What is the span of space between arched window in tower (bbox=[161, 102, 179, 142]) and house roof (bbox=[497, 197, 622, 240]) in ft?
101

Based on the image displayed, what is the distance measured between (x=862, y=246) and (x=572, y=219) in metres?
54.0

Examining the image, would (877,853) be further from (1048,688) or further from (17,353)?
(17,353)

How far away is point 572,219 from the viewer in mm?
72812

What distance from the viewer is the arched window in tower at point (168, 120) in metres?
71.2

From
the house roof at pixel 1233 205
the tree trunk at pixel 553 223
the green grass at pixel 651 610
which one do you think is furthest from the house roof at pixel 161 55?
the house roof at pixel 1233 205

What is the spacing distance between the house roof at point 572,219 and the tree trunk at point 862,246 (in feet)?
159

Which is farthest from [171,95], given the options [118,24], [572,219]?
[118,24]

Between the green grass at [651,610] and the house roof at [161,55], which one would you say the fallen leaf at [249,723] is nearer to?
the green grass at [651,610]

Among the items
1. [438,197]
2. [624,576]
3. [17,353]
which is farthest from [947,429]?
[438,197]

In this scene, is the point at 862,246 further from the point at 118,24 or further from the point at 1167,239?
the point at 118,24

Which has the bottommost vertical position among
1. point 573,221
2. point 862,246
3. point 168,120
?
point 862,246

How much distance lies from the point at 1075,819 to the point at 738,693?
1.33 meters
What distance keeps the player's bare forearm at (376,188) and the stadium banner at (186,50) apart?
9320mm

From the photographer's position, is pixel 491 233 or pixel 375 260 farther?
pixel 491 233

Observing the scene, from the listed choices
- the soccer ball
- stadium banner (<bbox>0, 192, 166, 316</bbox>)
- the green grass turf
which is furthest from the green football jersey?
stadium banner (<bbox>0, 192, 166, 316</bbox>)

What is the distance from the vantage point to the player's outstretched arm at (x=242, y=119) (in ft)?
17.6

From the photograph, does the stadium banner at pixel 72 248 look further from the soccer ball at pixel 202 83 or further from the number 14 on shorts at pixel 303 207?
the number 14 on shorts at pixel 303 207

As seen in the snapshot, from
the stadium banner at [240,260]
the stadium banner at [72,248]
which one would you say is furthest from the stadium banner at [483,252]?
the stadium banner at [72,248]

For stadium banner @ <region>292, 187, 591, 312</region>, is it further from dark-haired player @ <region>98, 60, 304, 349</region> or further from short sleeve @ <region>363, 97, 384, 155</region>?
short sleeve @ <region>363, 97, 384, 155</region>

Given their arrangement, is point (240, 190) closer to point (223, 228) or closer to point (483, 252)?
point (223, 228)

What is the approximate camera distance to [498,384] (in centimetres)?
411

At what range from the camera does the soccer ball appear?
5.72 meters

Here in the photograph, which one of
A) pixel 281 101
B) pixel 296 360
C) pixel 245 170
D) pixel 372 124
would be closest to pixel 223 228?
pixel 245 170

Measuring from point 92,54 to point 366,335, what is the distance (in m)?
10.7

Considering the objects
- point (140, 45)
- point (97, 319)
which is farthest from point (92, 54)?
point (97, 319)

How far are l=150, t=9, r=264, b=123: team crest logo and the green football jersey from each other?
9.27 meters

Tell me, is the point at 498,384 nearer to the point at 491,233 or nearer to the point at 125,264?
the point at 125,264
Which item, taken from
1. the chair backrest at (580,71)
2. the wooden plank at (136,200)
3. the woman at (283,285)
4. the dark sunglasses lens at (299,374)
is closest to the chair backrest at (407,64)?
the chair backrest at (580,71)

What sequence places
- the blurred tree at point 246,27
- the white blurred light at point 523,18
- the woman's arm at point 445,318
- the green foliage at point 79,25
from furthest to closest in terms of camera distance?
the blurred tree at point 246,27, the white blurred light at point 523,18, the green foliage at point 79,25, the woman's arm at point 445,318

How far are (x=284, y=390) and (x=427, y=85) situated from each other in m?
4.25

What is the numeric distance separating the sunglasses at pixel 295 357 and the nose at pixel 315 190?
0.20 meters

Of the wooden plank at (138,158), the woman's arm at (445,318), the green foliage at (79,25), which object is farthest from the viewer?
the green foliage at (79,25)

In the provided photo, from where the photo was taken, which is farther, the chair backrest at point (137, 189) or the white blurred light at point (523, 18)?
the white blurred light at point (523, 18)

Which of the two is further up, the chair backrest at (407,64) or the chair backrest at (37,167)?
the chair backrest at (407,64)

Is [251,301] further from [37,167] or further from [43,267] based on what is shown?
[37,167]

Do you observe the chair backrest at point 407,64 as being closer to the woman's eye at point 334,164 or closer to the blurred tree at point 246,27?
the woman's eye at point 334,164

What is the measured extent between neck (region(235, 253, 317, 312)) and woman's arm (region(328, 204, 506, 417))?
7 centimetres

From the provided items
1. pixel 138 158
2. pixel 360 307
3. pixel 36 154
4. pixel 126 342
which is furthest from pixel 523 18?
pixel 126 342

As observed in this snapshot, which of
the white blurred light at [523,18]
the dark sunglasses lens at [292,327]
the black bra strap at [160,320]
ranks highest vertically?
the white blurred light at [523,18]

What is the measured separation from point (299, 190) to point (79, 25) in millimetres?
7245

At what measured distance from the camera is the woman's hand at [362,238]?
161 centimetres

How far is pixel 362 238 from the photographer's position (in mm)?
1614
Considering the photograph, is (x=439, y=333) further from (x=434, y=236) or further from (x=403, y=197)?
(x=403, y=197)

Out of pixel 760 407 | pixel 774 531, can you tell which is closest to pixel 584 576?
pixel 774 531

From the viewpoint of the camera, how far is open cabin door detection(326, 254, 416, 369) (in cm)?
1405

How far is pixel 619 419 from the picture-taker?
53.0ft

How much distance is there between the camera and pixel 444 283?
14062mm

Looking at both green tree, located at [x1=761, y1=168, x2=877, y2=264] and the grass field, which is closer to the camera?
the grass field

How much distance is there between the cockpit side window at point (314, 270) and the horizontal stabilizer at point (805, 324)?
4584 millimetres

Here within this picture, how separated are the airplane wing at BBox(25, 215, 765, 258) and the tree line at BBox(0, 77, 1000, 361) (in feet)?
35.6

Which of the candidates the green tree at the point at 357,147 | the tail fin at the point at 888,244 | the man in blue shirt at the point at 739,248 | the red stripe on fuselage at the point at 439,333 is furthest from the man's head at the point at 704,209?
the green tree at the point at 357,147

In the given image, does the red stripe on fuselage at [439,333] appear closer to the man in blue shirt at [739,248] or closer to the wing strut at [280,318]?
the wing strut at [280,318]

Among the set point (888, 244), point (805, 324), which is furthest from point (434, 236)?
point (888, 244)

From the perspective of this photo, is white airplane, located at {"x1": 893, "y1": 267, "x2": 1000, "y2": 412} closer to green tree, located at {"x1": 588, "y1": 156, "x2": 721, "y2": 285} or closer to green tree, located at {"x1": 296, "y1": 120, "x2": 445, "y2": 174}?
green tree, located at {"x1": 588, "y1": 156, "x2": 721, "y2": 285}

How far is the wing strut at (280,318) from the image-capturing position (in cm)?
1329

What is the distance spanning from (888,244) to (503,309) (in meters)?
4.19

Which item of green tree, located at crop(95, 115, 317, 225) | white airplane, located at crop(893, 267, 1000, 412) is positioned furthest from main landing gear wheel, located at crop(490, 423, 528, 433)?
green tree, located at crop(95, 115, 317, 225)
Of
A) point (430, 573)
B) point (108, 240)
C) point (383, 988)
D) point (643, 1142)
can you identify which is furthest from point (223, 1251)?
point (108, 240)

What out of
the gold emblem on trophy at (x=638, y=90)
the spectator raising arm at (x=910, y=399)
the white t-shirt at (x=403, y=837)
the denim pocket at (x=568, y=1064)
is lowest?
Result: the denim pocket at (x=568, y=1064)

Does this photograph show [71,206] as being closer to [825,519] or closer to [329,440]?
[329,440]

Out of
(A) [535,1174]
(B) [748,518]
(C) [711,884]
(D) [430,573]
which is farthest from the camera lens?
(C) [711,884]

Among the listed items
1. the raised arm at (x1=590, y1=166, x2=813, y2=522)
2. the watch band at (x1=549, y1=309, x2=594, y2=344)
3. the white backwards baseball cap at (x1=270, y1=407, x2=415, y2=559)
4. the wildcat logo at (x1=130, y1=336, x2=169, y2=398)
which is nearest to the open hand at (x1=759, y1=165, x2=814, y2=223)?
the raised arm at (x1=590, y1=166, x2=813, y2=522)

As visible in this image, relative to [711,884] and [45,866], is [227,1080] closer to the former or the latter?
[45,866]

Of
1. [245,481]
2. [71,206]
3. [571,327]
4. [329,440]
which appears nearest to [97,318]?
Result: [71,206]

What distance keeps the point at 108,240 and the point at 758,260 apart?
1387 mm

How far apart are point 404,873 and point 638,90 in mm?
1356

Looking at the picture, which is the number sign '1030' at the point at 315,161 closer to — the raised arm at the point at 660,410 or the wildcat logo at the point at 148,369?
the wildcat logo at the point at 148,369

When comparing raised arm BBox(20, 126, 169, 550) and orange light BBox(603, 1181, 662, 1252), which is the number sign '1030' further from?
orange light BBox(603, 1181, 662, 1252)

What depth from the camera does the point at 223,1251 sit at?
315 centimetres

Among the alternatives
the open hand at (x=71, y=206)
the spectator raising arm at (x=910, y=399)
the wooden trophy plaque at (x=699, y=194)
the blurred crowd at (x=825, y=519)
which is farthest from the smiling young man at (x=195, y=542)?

- [What needs to be done]: Format the lines from the line containing "What distance keeps the point" through the end of the items as a numbered list, leaving out blank lines.

- [Answer to the problem]:
1. What distance keeps the point at 108,240 and the point at 758,260 apart?
2. 1387 mm
3. How far apart are point 404,873 and point 638,90 in mm?
4. 1356
5. Looking at the picture, which is the number sign '1030' at the point at 315,161 closer to — the raised arm at the point at 660,410 or the wildcat logo at the point at 148,369?
6. the wildcat logo at the point at 148,369
7. When comparing raised arm BBox(20, 126, 169, 550) and orange light BBox(603, 1181, 662, 1252), which is the number sign '1030' further from?
8. orange light BBox(603, 1181, 662, 1252)
9. What depth from the camera does the point at 223,1251 sit at?
10. 315 centimetres
11. Among the alternatives
12. the open hand at (x=71, y=206)
13. the spectator raising arm at (x=910, y=399)
14. the wooden trophy plaque at (x=699, y=194)
15. the blurred crowd at (x=825, y=519)
16. which is farthest from the smiling young man at (x=195, y=542)?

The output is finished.